[Provided data]
● ● ● ● ●
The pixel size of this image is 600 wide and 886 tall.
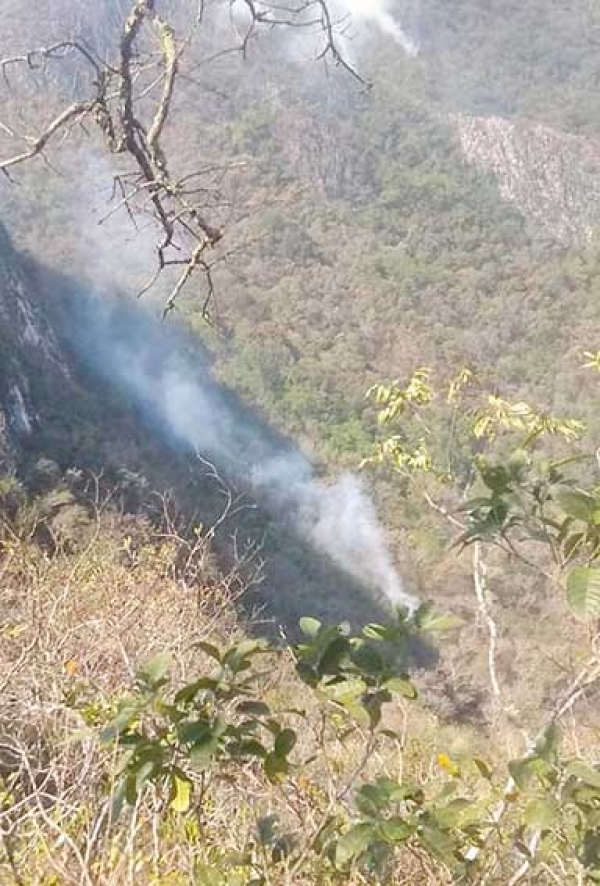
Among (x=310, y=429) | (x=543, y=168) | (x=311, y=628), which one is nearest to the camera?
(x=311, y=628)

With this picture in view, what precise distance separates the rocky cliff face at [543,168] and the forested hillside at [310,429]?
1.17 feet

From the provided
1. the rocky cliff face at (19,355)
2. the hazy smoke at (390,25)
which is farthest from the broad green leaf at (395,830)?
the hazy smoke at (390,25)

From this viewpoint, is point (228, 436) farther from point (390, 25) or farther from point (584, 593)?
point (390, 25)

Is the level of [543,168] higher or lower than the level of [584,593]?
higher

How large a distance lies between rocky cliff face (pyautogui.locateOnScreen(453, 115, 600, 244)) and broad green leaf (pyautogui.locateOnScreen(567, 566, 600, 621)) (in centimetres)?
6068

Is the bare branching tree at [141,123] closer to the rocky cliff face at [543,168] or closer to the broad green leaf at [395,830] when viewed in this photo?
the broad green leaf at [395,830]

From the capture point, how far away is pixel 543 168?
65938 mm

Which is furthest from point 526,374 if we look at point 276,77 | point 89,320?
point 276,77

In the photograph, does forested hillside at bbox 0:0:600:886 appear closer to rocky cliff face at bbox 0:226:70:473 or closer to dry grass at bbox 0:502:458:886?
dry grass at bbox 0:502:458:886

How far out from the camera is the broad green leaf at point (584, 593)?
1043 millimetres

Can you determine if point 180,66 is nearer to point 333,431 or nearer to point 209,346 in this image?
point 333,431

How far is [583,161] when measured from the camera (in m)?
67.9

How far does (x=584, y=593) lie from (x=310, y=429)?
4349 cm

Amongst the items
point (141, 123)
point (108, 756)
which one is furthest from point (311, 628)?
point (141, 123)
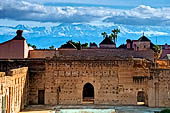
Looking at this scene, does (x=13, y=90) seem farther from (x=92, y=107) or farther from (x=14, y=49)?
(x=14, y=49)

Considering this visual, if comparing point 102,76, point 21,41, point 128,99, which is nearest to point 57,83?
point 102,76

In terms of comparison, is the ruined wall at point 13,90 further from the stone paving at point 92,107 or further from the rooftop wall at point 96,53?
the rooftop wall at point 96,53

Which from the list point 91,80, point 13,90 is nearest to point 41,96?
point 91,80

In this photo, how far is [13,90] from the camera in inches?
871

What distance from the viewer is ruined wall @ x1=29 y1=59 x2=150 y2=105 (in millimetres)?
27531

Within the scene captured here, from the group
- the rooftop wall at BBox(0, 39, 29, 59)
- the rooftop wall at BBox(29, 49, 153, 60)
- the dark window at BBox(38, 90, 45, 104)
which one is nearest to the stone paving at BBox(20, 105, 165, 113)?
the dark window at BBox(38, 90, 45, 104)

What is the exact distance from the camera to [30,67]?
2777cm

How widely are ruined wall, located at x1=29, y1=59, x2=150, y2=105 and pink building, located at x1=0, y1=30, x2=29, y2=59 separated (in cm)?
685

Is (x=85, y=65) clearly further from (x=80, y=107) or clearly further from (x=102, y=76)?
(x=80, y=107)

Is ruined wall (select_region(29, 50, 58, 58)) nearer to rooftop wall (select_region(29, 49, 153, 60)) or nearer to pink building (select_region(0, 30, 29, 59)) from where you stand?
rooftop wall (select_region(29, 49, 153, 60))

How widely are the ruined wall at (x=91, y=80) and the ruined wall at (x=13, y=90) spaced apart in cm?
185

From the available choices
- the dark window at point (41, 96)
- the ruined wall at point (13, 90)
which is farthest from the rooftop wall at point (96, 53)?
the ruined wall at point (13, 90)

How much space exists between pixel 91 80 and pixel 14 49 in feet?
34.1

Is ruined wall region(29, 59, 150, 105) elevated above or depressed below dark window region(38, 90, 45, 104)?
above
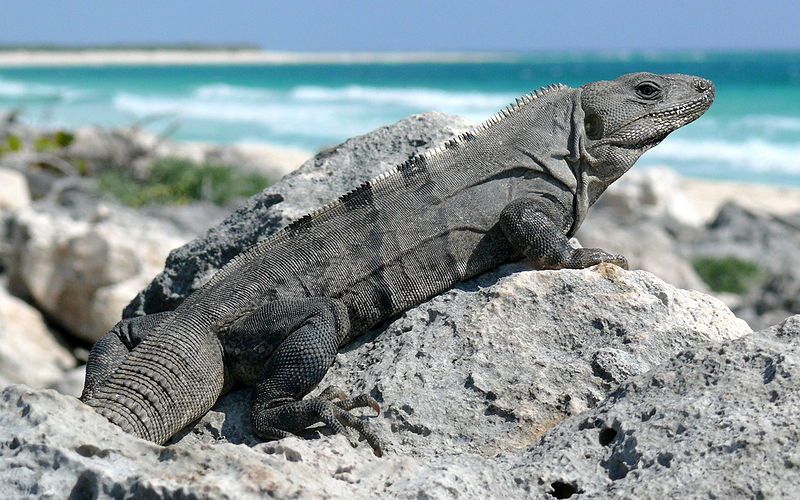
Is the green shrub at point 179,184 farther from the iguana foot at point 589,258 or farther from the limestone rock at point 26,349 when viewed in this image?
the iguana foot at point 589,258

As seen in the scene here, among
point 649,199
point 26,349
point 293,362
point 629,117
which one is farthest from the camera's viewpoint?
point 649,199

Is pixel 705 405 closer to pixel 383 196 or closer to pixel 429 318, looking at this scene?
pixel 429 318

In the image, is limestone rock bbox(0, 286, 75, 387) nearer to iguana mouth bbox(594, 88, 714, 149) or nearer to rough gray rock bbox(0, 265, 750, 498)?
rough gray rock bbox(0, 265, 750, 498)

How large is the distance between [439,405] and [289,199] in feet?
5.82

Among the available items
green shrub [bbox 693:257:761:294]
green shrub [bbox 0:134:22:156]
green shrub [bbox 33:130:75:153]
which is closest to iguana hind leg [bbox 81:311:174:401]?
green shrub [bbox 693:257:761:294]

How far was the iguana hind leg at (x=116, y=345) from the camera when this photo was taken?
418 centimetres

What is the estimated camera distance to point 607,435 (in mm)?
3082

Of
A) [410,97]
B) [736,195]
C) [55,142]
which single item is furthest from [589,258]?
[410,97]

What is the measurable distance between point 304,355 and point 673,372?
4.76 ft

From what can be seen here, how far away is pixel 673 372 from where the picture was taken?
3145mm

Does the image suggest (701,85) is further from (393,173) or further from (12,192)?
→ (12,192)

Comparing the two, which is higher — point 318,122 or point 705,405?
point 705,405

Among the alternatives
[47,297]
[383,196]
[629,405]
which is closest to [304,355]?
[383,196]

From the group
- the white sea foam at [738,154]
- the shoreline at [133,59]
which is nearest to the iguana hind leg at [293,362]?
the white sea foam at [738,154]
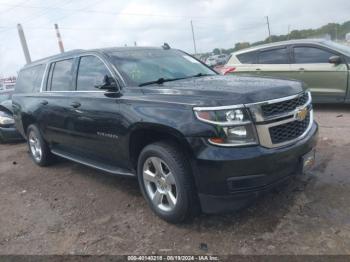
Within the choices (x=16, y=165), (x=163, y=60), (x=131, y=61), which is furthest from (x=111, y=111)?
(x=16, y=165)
● ● ● ● ●
[Task objective]
Apart from the pictures, the entries above are to be repeated in full and exactly.

[Answer for the task]
The pixel size of this image is 600 wide and 886 tall.
Among (x=310, y=429) | (x=543, y=168) | (x=311, y=628), which one is nearest to the camera?
(x=311, y=628)

With this picture in view, what precise distance separates the rocky cliff face at [543,168] and the forested hillside at [310,429]?
1.17 feet

From the provided
1. the rocky cliff face at (19,355)
2. the hazy smoke at (390,25)
which is farthest from the broad green leaf at (395,830)?
the hazy smoke at (390,25)

From this viewpoint, is point (228, 436) farther from point (390, 25) or farther from point (584, 593)?
point (390, 25)

Is the level of [543,168] higher or lower than the level of [584,593]?
higher

How large a distance lies between rocky cliff face (pyautogui.locateOnScreen(453, 115, 600, 244)) and broad green leaf (pyautogui.locateOnScreen(567, 566, 600, 621)) (in centimetres)?
6068

Is the bare branching tree at [141,123] closer to the rocky cliff face at [543,168] or closer to the broad green leaf at [395,830] when viewed in this photo?
the broad green leaf at [395,830]

From the capture point, how far away is pixel 543 168?
65938 mm

Which is furthest from point 526,374 if we look at point 276,77 | point 89,320?
point 276,77

In the photograph, does forested hillside at bbox 0:0:600:886 appear closer to rocky cliff face at bbox 0:226:70:473 or closer to dry grass at bbox 0:502:458:886?
dry grass at bbox 0:502:458:886

How far out from the camera is the broad green leaf at point (584, 593)?
1043 millimetres

Can you determine if point 180,66 is nearer to point 333,431 or nearer to point 209,346 in this image?
point 333,431

How far is [583,161] when measured from the camera (in m)?
67.9

How far does (x=584, y=593) lie from (x=310, y=429)?
4349 cm

Amongst the items
point (141, 123)
point (108, 756)
which one is furthest from point (311, 628)?
point (141, 123)
Looking at this scene, does (x=13, y=90) seem farther from (x=92, y=107) or farther from (x=14, y=49)?
(x=14, y=49)

Considering this visual, if comparing point 102,76, point 21,41, point 128,99, which is nearest to point 57,83?
point 102,76

In terms of comparison, is the ruined wall at point 13,90 further from the stone paving at point 92,107 or further from the rooftop wall at point 96,53?
the rooftop wall at point 96,53

Which from the list point 91,80, point 13,90 is nearest to point 41,96?
point 91,80

In this photo, how far is [13,90] from the camera in inches?
871

What distance from the viewer is ruined wall @ x1=29 y1=59 x2=150 y2=105 (in millimetres)?
27531

Within the scene captured here, from the group
- the rooftop wall at BBox(0, 39, 29, 59)
- the rooftop wall at BBox(29, 49, 153, 60)
- the dark window at BBox(38, 90, 45, 104)
which one is nearest to the stone paving at BBox(20, 105, 165, 113)?
the dark window at BBox(38, 90, 45, 104)

What is the exact distance from the camera to [30,67]?
2777cm

How widely are ruined wall, located at x1=29, y1=59, x2=150, y2=105 and pink building, located at x1=0, y1=30, x2=29, y2=59 separated (in cm)?
685

Is (x=85, y=65) clearly further from (x=80, y=107) or clearly further from (x=102, y=76)?
(x=80, y=107)

Is ruined wall (select_region(29, 50, 58, 58)) nearer to rooftop wall (select_region(29, 49, 153, 60)) or nearer to pink building (select_region(0, 30, 29, 59)) from where you stand?
rooftop wall (select_region(29, 49, 153, 60))

How widely are the ruined wall at (x=91, y=80) and the ruined wall at (x=13, y=90) spaced apart in cm?
185

From the available choices
- the dark window at point (41, 96)
- the ruined wall at point (13, 90)
which is farthest from the rooftop wall at point (96, 53)?
the ruined wall at point (13, 90)

How much space exists between pixel 91 80 and pixel 14 49 in feet?
34.1

Is ruined wall region(29, 59, 150, 105) elevated above or depressed below dark window region(38, 90, 45, 104)?
above
Is the green shrub at point 179,184 farther from the iguana foot at point 589,258 or farther from the limestone rock at point 26,349 when viewed in this image?
the iguana foot at point 589,258

As seen in the scene here, among
point 649,199
point 26,349
point 293,362
point 629,117
which one is farthest from the camera's viewpoint?
point 649,199

Is pixel 705 405 closer to pixel 383 196 or closer to pixel 429 318, looking at this scene?
pixel 429 318

In the image, is limestone rock bbox(0, 286, 75, 387) nearer to iguana mouth bbox(594, 88, 714, 149) or nearer to rough gray rock bbox(0, 265, 750, 498)?
rough gray rock bbox(0, 265, 750, 498)

How large is the distance between [439,405] and [289,199] in feet?
5.82

Among the available items
green shrub [bbox 693:257:761:294]
green shrub [bbox 0:134:22:156]
green shrub [bbox 33:130:75:153]
which is closest to iguana hind leg [bbox 81:311:174:401]?
green shrub [bbox 693:257:761:294]

How far was the iguana hind leg at (x=116, y=345) from the camera when this photo was taken?
418 centimetres

What is the estimated camera distance to point 607,435 (in mm)?
3082

Of
A) [410,97]
B) [736,195]
C) [55,142]
which single item is furthest from [589,258]?
[410,97]

What is the measurable distance between point 304,355 and point 673,372?
4.76 ft

From what can be seen here, how far away is pixel 673 372 from where the picture was taken?
3145mm

Does the image suggest (701,85) is further from (393,173) or further from (12,192)?
→ (12,192)

Comparing the two, which is higher — point 318,122 or point 705,405?
point 705,405

Among the alternatives
[47,297]
[383,196]
[629,405]
which is closest to [304,355]?
[383,196]

From the group
- the white sea foam at [738,154]
- the shoreline at [133,59]
which is nearest to the iguana hind leg at [293,362]?
the white sea foam at [738,154]
Within the choices (x=16, y=165), (x=163, y=60), (x=131, y=61), which is furthest from (x=111, y=111)?
(x=16, y=165)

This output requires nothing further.